In this way, she alternates between a period of about 30 seconds, in which she evokes lively imaginative activities with words such as "tennis" and "patrolling," and a rest period of about 30 seconds, triggered by the word "relaxation." I tested it as I did.


Without the fMRI scanner, Owen et al. Would not know if a silent and immobile patient understood these instructions.


However, her brain activity closely followed the verbal instructions of the experimenter. She instructed her to imagine playing tennis, and her supplementary motor area turned on and off every 30 seconds, precisely according to her request.


When instructed to imagine patrolling the room, she activated a network of brains that included the brain regions responsible for the spatial representation, such as the parahippocampal gyrus, the posterior parietal lobe, and the anterior motor cortex.

These were precisely the same brain regions activated when a healthy person performed the same imaginary task.


I think these evidence are sufficient to show her consciousness, but there seems to be the following counterargument:


"Perhaps these areas are activated completely unknowingly, even if the person does not consciously understand her instructions."

"Isn't it enough to activate the motor cortex just by hearing the noun tennis?"


Also, "I think just hearing the word patrol will arouse the sense of space."

In other words, the counterargument was that brain activity might occur automatically without consciousness.


Owen continued her experiments to overturn this counterargument.


I laid a healthy person on the scanner and heard the two words "tennis" and "patrol".

This controlled experiment did not tell the subject what to do when they heard these words.


The brain activity evoked by the two words did not differ from each other. So the brain activity patterns of these subjects, they don't instruct to do anything, were different from the activity patterns of the activated network in cases where patients and healthy subjects were given imaginary tasks.


(For a 23-year-old female patient, a sentence containing complex instructions to start or stop a particular action.Tell us at the right time and give a new brain scan test)



Unlike this controlled experiment, Owen's 23-year-old female patient activated the anterior motor cortex, parietal lobe, and hippocampal region in a task-appropriate manner, doing more than simply unconsciously responding to a particular word. So she seems to be thinking about the challenge.

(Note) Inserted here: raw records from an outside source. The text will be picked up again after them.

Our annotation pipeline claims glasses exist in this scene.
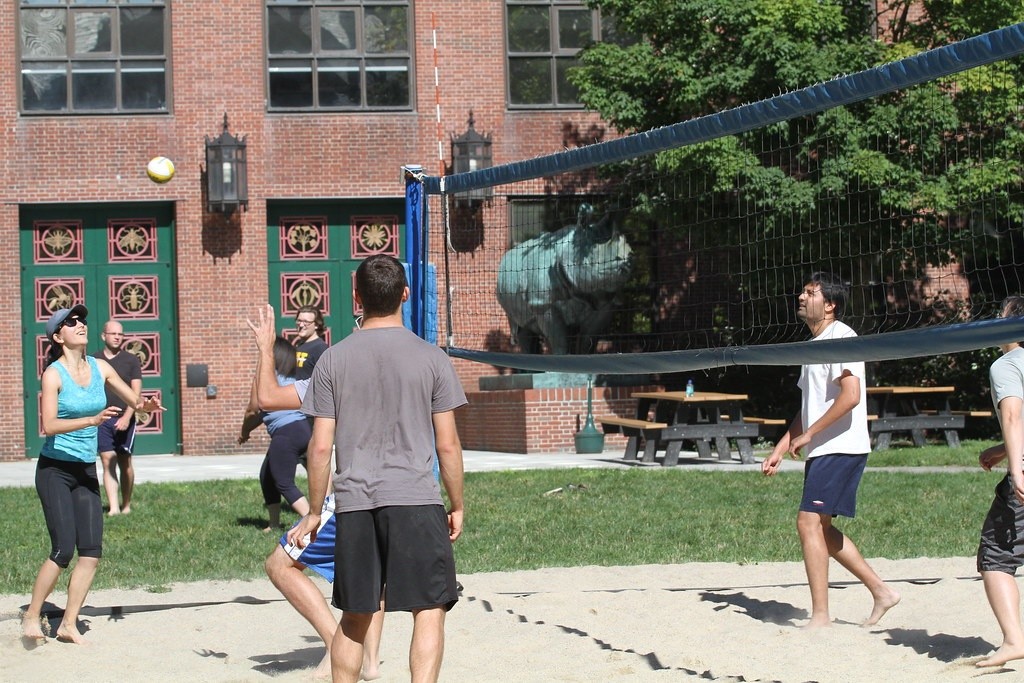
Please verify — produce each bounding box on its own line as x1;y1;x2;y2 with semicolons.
104;333;124;337
295;318;315;326
56;317;87;334
997;312;1004;320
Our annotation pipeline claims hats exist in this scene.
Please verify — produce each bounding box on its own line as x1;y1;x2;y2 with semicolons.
45;304;88;340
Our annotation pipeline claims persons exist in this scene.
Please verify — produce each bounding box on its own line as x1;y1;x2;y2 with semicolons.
246;304;385;680
975;295;1024;668
763;272;899;629
238;337;310;533
93;320;141;516
294;306;328;380
21;304;167;645
285;254;469;683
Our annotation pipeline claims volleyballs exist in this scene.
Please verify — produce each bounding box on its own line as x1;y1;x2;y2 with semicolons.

As Owen et al. Point out, unless the patient is triggered by a word to perform the required mental task, it is believed that listening to just one word will trigger brain activity for a full 30 seconds. It isn't easy.

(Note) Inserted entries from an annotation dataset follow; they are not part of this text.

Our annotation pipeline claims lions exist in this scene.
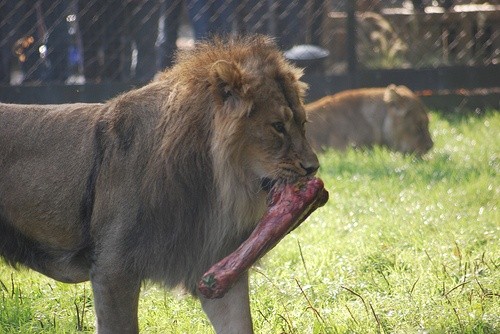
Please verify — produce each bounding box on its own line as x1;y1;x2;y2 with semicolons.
305;83;433;154
0;35;329;334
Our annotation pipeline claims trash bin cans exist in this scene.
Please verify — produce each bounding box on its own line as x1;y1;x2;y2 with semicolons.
284;44;329;99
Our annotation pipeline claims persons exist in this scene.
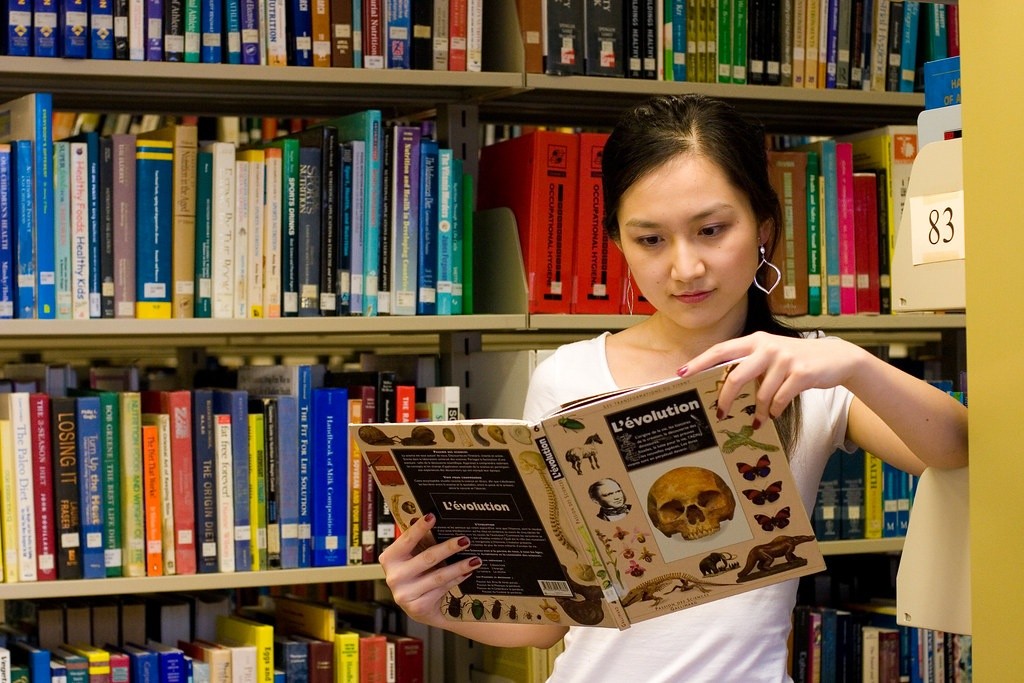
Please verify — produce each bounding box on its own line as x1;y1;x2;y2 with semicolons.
587;478;632;521
380;93;970;683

Applying the Global Neuronal Network Model to the experiment's findings, if the word evokes only unconscious activity, that activity disappears rapidly after a few seconds at most, at the original reference level.


In contrast, if activity lasting for 30 seconds is observed in specific areas of the prefrontal cortex and parietal lobe, that fact almost certainly supports the presence of conscious thinking in working memory.


It is easy for the patient to perform the imaginary task, but it is unlikely that the brain activity caused by it could occur without the action of consciousness.